┌─ DATA
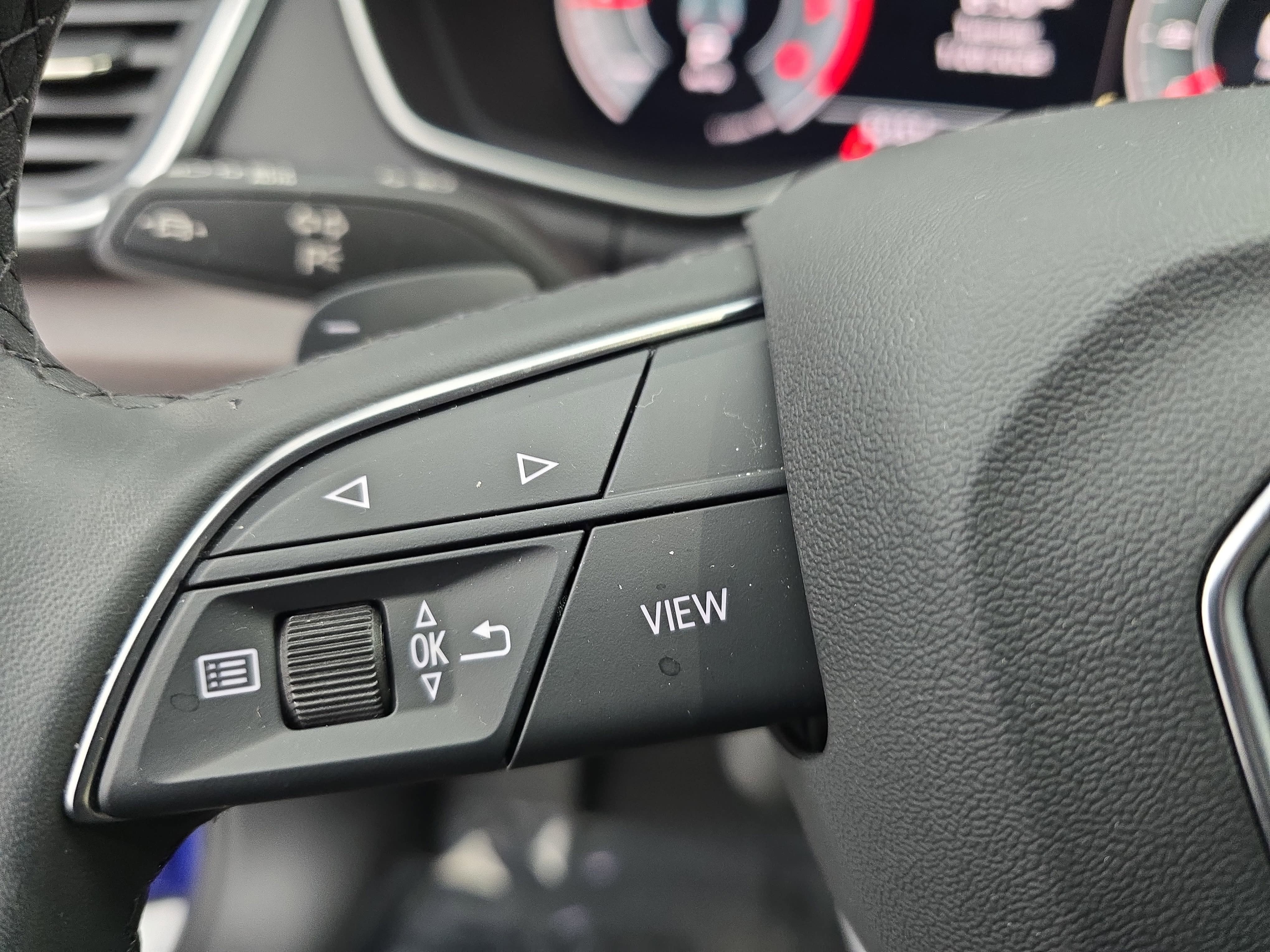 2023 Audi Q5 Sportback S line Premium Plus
└─
┌─ DATA
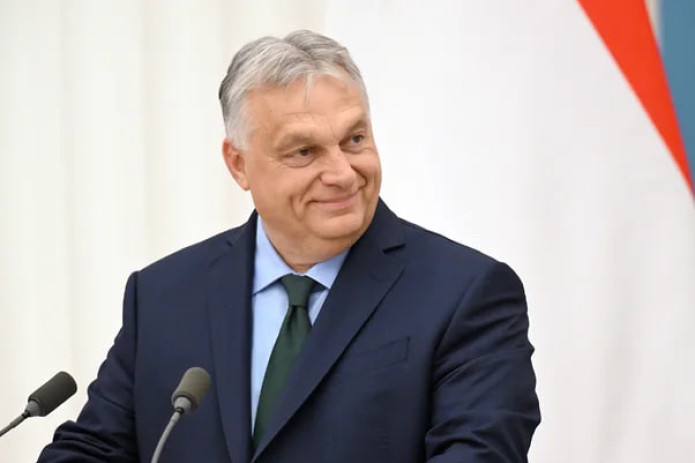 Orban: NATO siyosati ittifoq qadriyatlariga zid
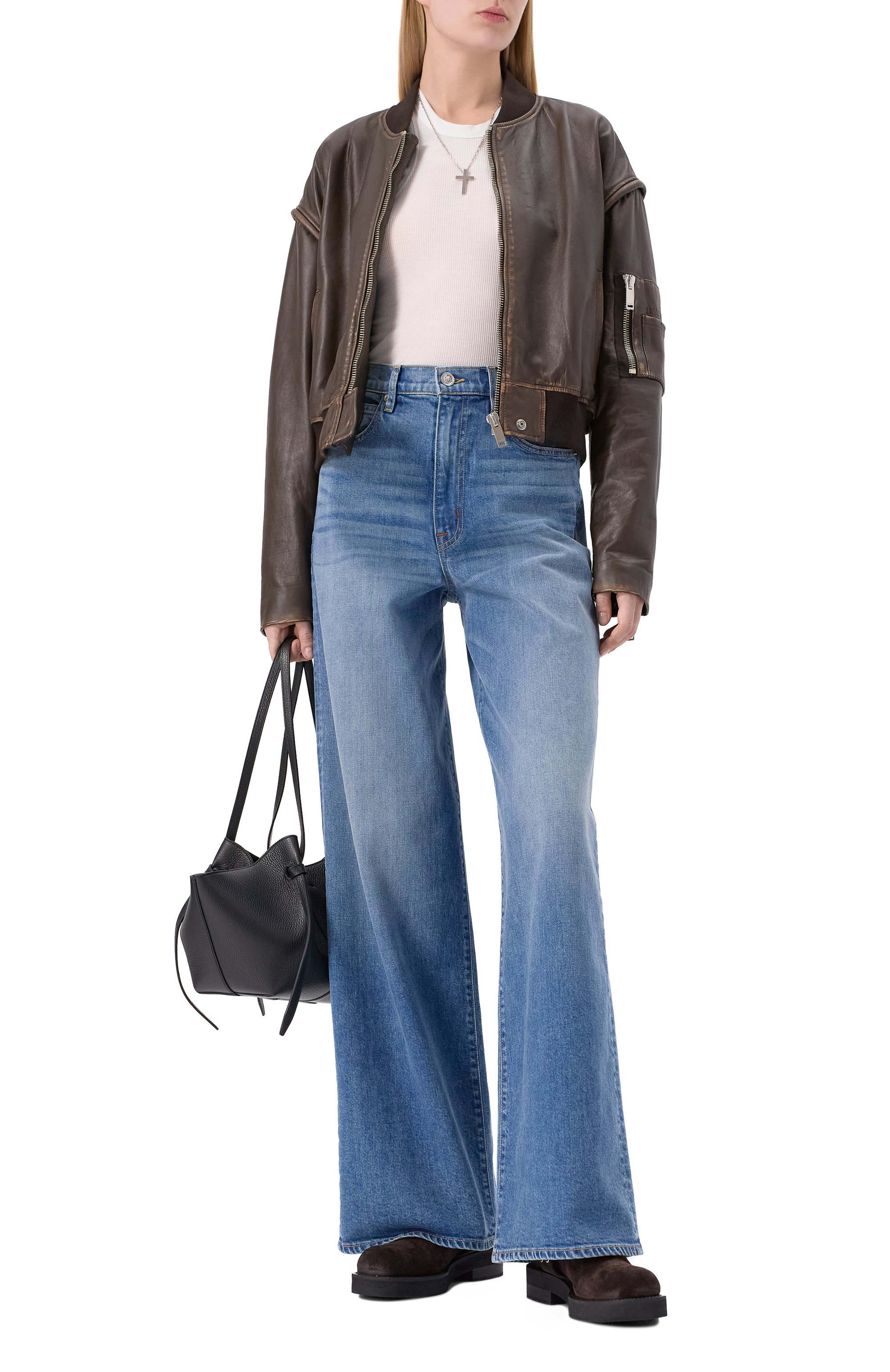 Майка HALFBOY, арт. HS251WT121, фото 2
└─
▶ _EXERCISE DETAILS_: Starting at the line above that holds "Orban: NATO siyosati", return each line up to and including the one that holds "Майка HALFBOY, арт. HS251WT121, фото 2", exactly as written, minus any pictures.

▶ _RESULT FOR THIS TASK_:
 Orban: NATO siyosati ittifoq qadriyatlariga zid
 Майка HALFBOY, арт. HS251WT121, фото 2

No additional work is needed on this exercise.